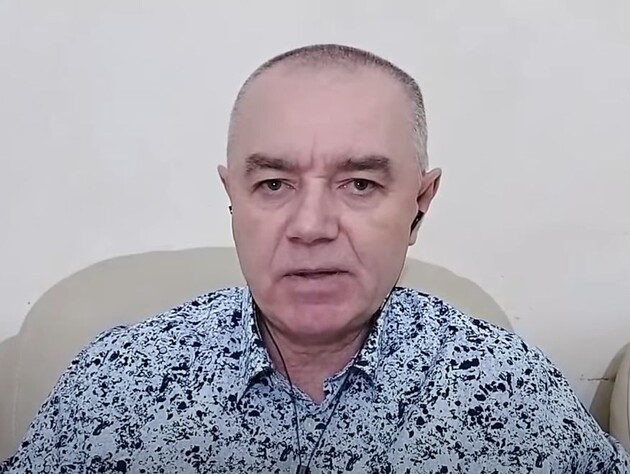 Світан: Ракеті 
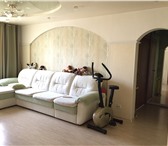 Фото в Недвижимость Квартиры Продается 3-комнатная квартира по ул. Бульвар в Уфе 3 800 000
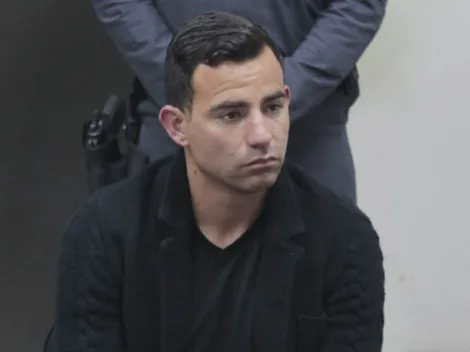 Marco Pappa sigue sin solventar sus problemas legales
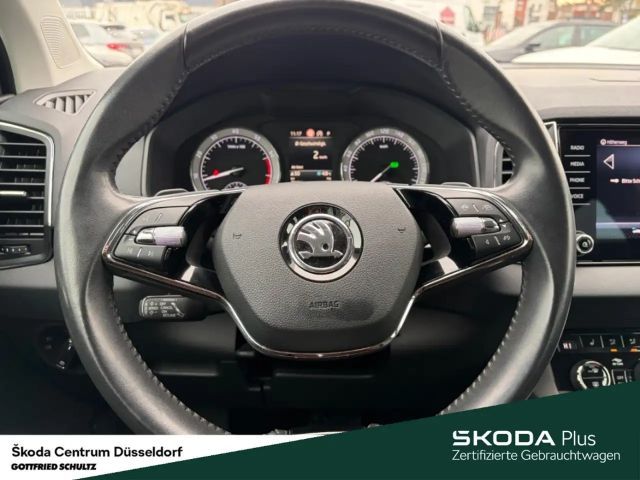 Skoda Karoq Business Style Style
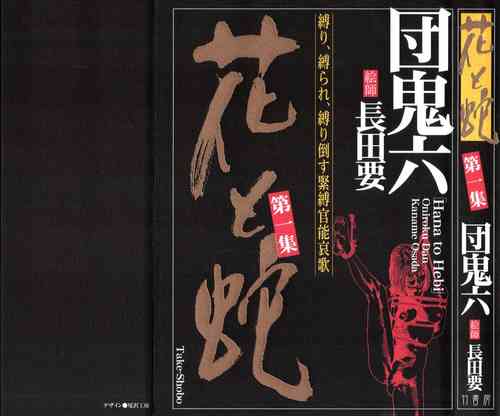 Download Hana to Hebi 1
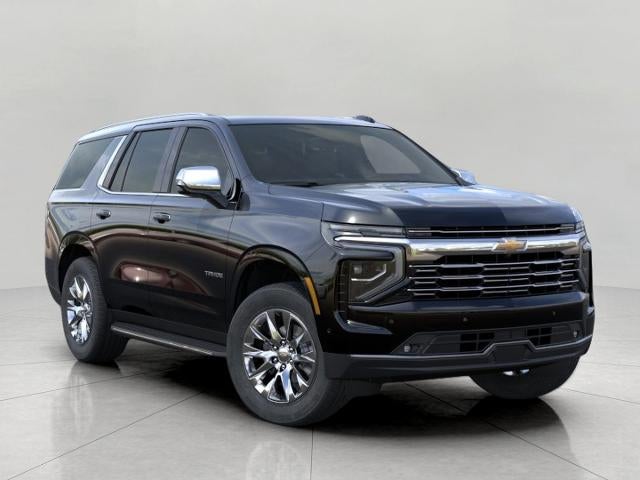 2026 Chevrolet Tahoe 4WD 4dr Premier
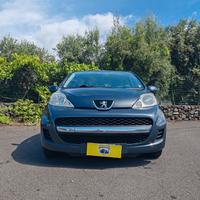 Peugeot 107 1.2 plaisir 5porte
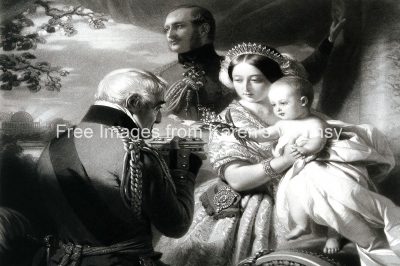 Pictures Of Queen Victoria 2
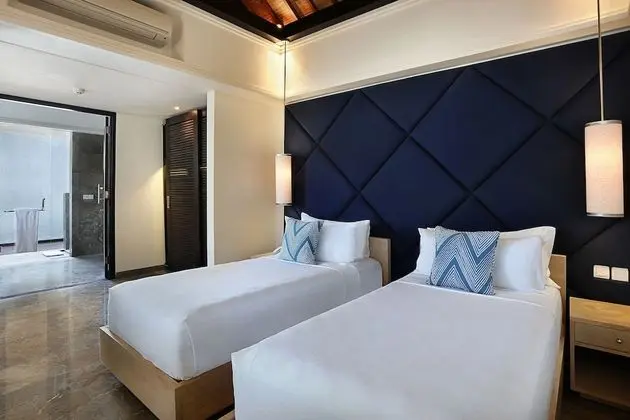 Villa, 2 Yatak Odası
****
* **Problem details**
Starting at the line that holds "Download Hana to Hebi 1", print each line through the last one of the entries above, exactly and with both ends included; no pictures.

* **Response to this task**
 Download Hana to Hebi 1
 2026 Chevrolet Tahoe 4WD 4dr Premier
 Peugeot 107 1.2 plaisir 5porte
 Pictures Of Queen Victoria 2
 Villa, 2 Yatak Odası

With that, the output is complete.